Workaround: Set datanucleus.validateColumns=false in the hive-site.xml configuration file.

— Hive Web Interface not supported

Cloudera no longer supports the Hive Web Interface because of inconsistent upstream maintenance of this project.

Bug: DISTRO-77

Severity: Low

Resolution: None; use workaround.

Workaround: Use Hue and Beeswax instead of the Hive Web Interface.

— Hive may need additional configuration to make it work in an Federated HDFS cluster

Hive jobs normally move data from a temporary directory to a warehouse directory during execution. Hive uses /tmp as its temporary directory by default, and users usually configure /user/hive/warehouse/ as the warehouse directory. Under Federated HDFS, /tmp and /user are configured as ViewFS mount tables, and so the Hive job will actually try to move data between two ViewFS mount tables. Federated HDFS does not support this, and the job will fail with the following error:
Failed with exception Renames across Mount points not supported 

Bug: None

Severity: Low

Resolution: No software fix planned; use the workaround.

Workaround: Modify /etc/hive/conf/hive-site.xml to allow the temporary directory and warehouse directory to use the same ViewFS mount table. For example, if the warehouse directory is /user/hive/warehouse, add the following property to /etc/hive/conf/hive-site.xml so both directories use the ViewFS mount table for /user.

» **Brief A**
Answer these questions from the Hive known-issues text:
(i) What bug number is listed for the Hive Web Interface issue?
(ii) What does Hive use as its temporary directory by default?
(iii) What should be used instead of the Hive Web Interface?
» **Brief B**
Reproduce the Hive known-issues text word for word from "Cloudera no longer" to "None; use workaround.".

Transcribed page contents
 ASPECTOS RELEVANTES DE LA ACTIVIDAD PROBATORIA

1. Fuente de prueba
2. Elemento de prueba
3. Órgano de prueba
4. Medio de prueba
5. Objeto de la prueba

» **Task response A**
(i) DISTRO-77
(ii) /tmp
(iii) Hue and Beeswax

» **Task response B**
Cloudera no longer supports the Hive Web Interface because of inconsistent upstream maintenance of this project.

Bug: DISTRO-77

Severity: Low

Resolution: None; use workaround.